“We will not discuss my wife,” Gaunt interrupted him curtly. “About this meeting—I suppose that the papers will have a good deal to say in the morning.”

“Your intervention was certainly dramatic. You spoke splendidly and I believe that your heart was in what you said. It seems to me that you are a man who essentially loves a fight, and I sha’n’t be a bit surprised if you are just as eager to defeat the Belgians as I am. You wouldn’t have spoken as you did if you had been animated solely by your vow,” Drake said quietly.

“I wonder if you are right,” Gaunt remarked musingly. “I always have loved to overcome obstacles and the greater the odds, the keener I was. I believe there is some truth in your suggestion. You evidently know me better than I do myself.”

“I believe that there is more good in you than you will allow people to see. The apparent hardness has been a pose that you have produced so long that it has become almost second nature.”

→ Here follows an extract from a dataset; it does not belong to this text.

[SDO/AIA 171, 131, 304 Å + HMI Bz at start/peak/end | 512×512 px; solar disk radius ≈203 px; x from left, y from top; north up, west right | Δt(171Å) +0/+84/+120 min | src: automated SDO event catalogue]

“You flatter me, Drake. By the bye, I’ve something amusing to tell you. You remember the deal in Amantis with Weiss and his crowd. Well, it appears that although the wire was forged there has been a discovery of gold, and that the shares have gone up to two pounds. More than that, they’re well worth the money. Will you kindly tell me how I stand? First with reference to Weiss, and secondly with reference to the original sellers of the shares. I don’t mean how I stand from the strictly business, but from the moral point of view?” Gaunt asked grimly.

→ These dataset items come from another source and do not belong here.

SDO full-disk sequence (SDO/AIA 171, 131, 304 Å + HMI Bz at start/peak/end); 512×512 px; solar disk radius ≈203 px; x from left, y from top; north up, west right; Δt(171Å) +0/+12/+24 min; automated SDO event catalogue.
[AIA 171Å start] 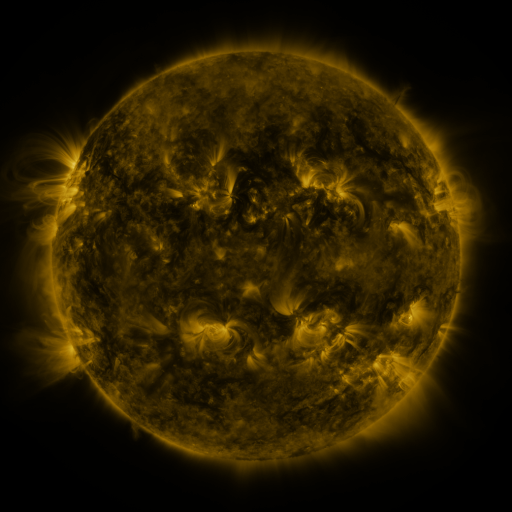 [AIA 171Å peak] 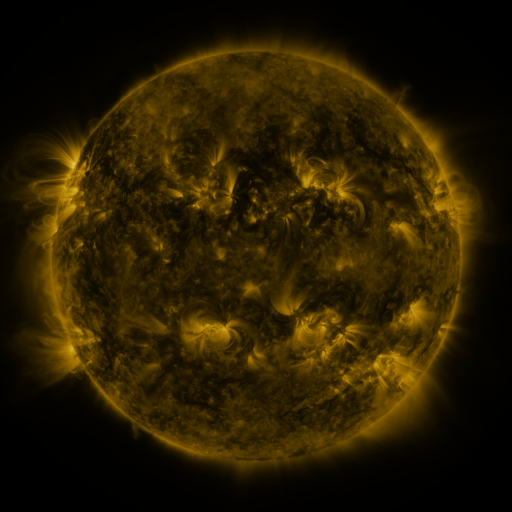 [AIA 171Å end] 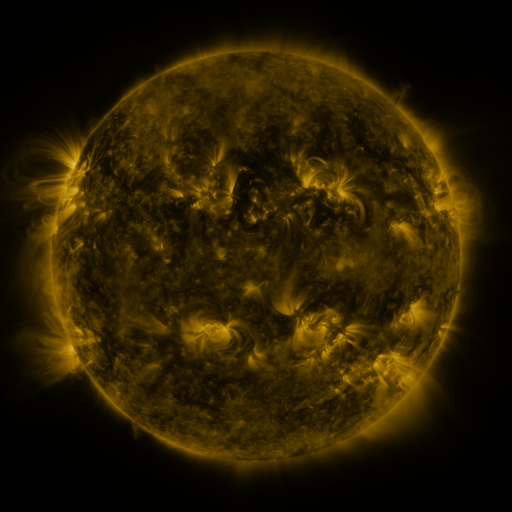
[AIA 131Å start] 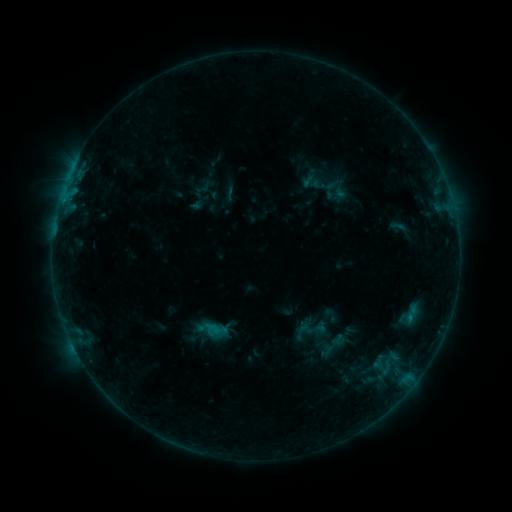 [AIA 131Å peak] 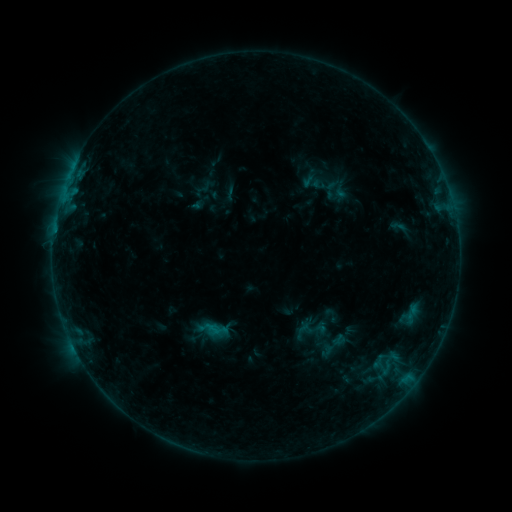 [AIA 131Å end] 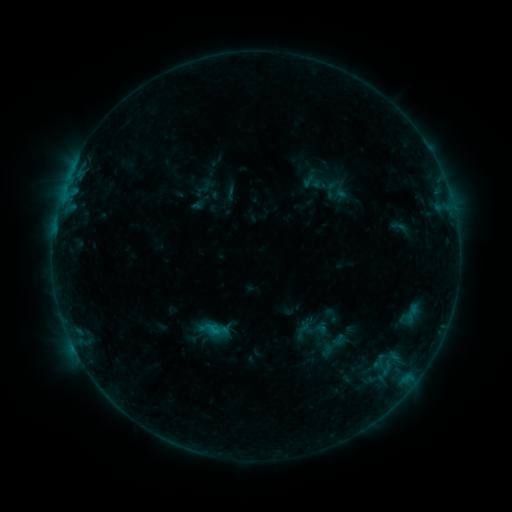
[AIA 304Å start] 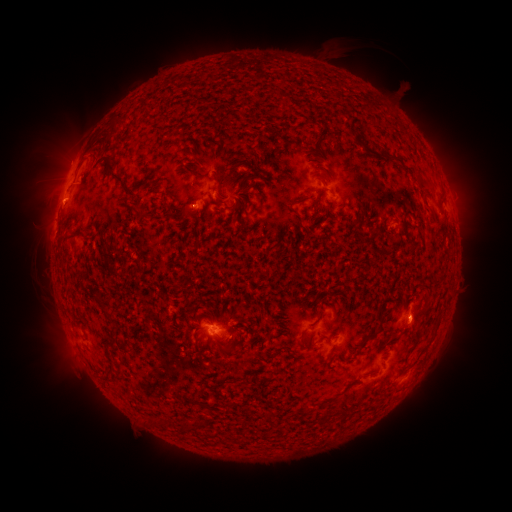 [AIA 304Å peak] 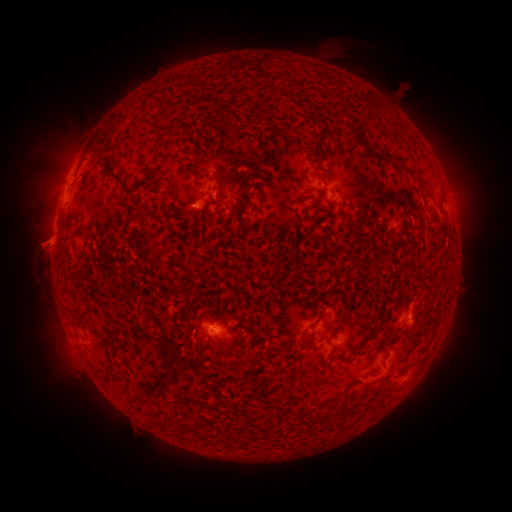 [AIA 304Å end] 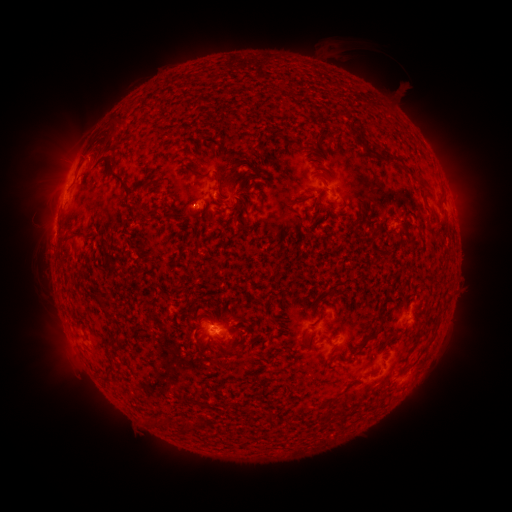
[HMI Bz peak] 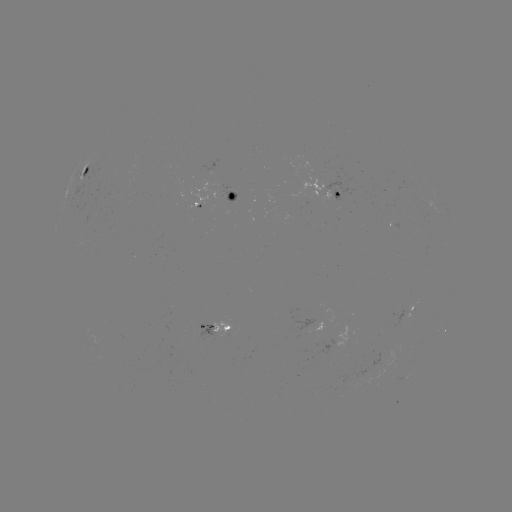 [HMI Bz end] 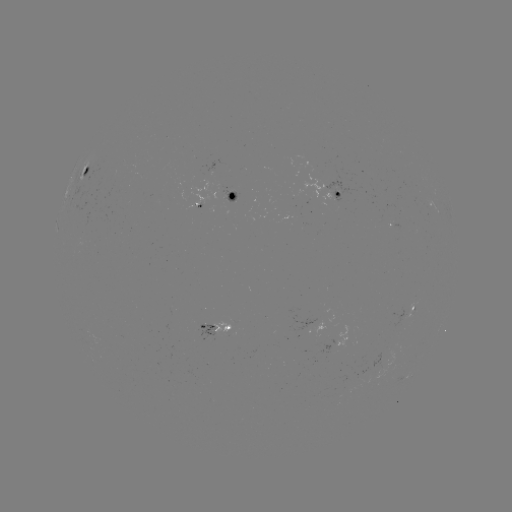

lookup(eruption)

Drake laughed quietly to himself.

“Forgive me. I was only imagining Weiss’s state of mind. Has he written to you?” he asked.

“No, but he called when I was out. Do you suggest that I ought to pay him what his share would have been?”

“Certainly not, and I am speaking from the moral point of view. The man was engaged in perpetrating a barefaced swindle——”

“To which I was a party,” Gaunt interrupted him quietly.